Audit Modules
Understand what each of our 13 modules analyzes
Technical SEO Module
The Technical SEO module examines the foundational elements that search engines rely on to crawl, index, and understand your pages. It checks for the presence and correctness of essential meta tags including the title tag (verifying it exists, is unique, and falls within the recommended 50-60 character length), the meta description (checking for existence and optimal length of 120-155 characters), and the meta robots tag (ensuring you are not accidentally blocking indexing with a noindex directive).
This module also validates your robots.txt file, checking that it is accessible, properly formatted, and not blocking important resources like CSS, JavaScript, or image files that search engines need to render your pages. It examines your canonical tags to ensure every page specifies its preferred URL, preventing duplicate content issues. The module checks for a valid XML sitemap reference in your robots.txt and verifies basic URL structure for SEO friendliness.
Security headers are another key component. The module verifies HTTPS enforcement, checks for proper HTTP-to-HTTPS redirects, and examines security headers like Content-Security-Policy, X-Frame-Options, and Strict-Transport-Security. Pages served over HTTP or with mixed content warnings are flagged as critical issues, as Google has confirmed HTTPS is a ranking signal and users increasingly distrust non-secure sites.
Content Quality Module
The Content Quality module evaluates your page content against Google's E-E-A-T (Experience, Expertise, Authoritativeness, Trustworthiness) framework. It analyzes the depth, structure, and readability of your text content to determine whether it meets the quality threshold that modern search engines expect. The module checks word count relative to the content type, heading structure (verifying logical H1 through H6 hierarchy), and paragraph length for readability.
Readability scoring is based on established formulas that estimate how accessible your content is to your target audience. The module flags content that is excessively complex for a general audience or too thin to adequately cover the topic. It also checks for the presence of author information, publication dates, and update timestamps, all of which contribute to E-E-A-T signals that Google's quality raters evaluate.
The module examines internal linking within the content, checking that you link to related pages on your site and that anchor text is descriptive rather than generic ('click here'). It also evaluates whether your content includes elements that demonstrate first-hand experience, such as original images, specific examples, and detailed how-to instructions. Pages with high E-E-A-T scores tend to rank better for competitive queries, especially in YMYL (Your Money or Your Life) categories.
AI Crawler Module
The AI Crawler module is what sets SEO Audit My Website apart from traditional SEO tools. It specifically checks whether your site is accessible and optimized for the new generation of AI crawlers including GPTBot (OpenAI/ChatGPT), ClaudeBot (Anthropic/Claude), and PerplexityBot (Perplexity AI). These crawlers index your content for use in AI-generated answers, conversational search, and retrieval-augmented generation systems.

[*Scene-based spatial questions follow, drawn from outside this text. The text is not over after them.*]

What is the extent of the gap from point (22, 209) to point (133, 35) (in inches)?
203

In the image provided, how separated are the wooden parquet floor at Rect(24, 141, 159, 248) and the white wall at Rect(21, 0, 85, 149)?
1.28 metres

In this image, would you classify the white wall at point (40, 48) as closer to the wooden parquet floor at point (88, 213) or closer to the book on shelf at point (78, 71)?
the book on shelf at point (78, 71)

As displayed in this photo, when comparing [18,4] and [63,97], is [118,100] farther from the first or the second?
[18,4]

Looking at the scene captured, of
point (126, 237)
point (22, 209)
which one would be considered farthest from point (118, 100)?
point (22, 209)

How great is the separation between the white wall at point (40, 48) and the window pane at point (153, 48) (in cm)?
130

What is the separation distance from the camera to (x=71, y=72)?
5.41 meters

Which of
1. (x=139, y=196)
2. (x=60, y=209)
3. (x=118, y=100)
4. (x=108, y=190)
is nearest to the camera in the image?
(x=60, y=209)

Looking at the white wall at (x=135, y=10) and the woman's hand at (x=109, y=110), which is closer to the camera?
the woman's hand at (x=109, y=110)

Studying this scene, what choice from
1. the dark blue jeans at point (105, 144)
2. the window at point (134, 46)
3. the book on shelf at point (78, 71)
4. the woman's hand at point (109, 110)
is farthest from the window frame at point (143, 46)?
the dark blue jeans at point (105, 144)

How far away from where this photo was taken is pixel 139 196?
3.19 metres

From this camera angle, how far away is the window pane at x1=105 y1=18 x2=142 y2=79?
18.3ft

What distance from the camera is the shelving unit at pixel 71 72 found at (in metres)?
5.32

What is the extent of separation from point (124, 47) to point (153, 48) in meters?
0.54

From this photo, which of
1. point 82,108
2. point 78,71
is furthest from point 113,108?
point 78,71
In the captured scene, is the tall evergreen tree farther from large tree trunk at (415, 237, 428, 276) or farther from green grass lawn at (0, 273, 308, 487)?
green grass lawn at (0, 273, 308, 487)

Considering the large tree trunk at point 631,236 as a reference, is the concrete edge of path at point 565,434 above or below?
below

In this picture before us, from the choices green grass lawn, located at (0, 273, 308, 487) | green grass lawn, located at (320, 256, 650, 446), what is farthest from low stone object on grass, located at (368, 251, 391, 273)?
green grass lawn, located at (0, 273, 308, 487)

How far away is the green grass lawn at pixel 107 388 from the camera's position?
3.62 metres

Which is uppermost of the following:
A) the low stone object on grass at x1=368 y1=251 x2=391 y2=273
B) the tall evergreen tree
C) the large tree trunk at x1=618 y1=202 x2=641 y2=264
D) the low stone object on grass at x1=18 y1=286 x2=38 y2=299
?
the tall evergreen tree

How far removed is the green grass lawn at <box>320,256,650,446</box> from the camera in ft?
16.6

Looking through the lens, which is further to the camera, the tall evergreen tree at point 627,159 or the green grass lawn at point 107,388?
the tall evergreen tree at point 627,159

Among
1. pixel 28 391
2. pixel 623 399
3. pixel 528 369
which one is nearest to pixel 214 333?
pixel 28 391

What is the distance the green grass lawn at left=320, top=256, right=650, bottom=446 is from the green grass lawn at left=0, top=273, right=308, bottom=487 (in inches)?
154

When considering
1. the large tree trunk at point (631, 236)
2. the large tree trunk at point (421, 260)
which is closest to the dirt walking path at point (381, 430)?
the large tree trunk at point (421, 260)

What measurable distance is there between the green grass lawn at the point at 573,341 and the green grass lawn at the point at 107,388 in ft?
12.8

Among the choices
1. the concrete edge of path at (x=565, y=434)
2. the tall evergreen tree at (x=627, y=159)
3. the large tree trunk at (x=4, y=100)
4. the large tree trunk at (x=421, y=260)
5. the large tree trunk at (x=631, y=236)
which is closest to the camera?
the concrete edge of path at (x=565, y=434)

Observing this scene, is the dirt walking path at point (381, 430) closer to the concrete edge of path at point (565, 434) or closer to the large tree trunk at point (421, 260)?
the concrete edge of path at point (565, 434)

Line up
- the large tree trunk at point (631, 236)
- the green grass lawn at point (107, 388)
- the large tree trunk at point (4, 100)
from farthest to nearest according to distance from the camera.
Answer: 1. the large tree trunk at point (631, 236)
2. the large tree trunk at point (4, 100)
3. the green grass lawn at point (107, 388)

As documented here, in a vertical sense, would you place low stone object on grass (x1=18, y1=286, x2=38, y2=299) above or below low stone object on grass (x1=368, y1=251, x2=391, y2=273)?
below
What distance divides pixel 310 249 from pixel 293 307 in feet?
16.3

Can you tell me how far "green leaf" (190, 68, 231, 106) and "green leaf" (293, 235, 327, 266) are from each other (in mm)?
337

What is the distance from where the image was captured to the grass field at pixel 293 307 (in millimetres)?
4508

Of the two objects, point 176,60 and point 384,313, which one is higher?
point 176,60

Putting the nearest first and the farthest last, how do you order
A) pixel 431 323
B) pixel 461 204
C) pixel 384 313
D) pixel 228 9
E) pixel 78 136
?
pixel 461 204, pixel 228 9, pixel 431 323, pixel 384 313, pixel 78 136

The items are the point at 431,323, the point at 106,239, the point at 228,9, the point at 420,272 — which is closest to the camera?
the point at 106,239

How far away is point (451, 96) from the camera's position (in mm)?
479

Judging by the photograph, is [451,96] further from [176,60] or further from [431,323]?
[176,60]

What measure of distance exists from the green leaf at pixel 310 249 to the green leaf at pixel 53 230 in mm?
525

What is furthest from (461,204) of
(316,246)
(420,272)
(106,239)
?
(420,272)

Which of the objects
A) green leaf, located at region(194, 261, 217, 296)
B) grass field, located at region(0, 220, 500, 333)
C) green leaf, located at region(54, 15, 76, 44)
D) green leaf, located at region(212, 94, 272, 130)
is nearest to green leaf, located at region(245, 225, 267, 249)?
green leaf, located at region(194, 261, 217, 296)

The module first checks your robots.txt for rules that affect AI crawler user agents. Many sites inadvertently block GPTBot or ClaudeBot through broad disallow rules targeting unknown bots. It then checks for the presence of an llms.txt file at your domain root, an emerging standard that provides AI systems with a machine-readable summary of your site's purpose, key pages, and content structure. The module validates the format and completeness of your llms.txt if one exists.
Content structure analysis evaluates how well your page content is formatted for AI extraction. The module checks for clear question-and-answer patterns, structured data that AI systems can parse (FAQ, HowTo, and Product schemas), and content organization that facilitates accurate quoting. It also evaluates whether your content includes verifiable facts, named entities, and cited sources that AI systems can cross-reference. Each finding includes a specific recommendation for improvement, from adding missing schema types to restructuring content sections for better AI readability.
Schema Validation Module
The Schema Validation module inspects all JSON-LD structured data on your page and validates it against the Schema.org vocabulary and Google's specific structured data requirements. It identifies every `<script type="application/ld+json">` block on the page, parses the JSON content, and checks for syntax errors, missing required properties, and incorrect value types.
For each schema type found, the module checks whether all required properties are present and correctly formatted. For example, an Article schema must include headline, author, datePublished, and image properties to be eligible for rich results in Google Search. A Product schema needs name, image, and at least one Offer with price and priceCurrency. The module flags missing recommended properties separately from missing required properties, so you can prioritize fixes that affect rich result eligibility first.
The module also checks for common implementation mistakes that can prevent your structured data from being processed correctly. These include: multiple conflicting schema types on a single page, nested entities that reference undefined @id values, date formats that do not follow ISO 8601 standards, and URL properties that point to non-existent pages. Results include a severity rating (error, warning, or info) and a direct link to the relevant Google documentation for each finding.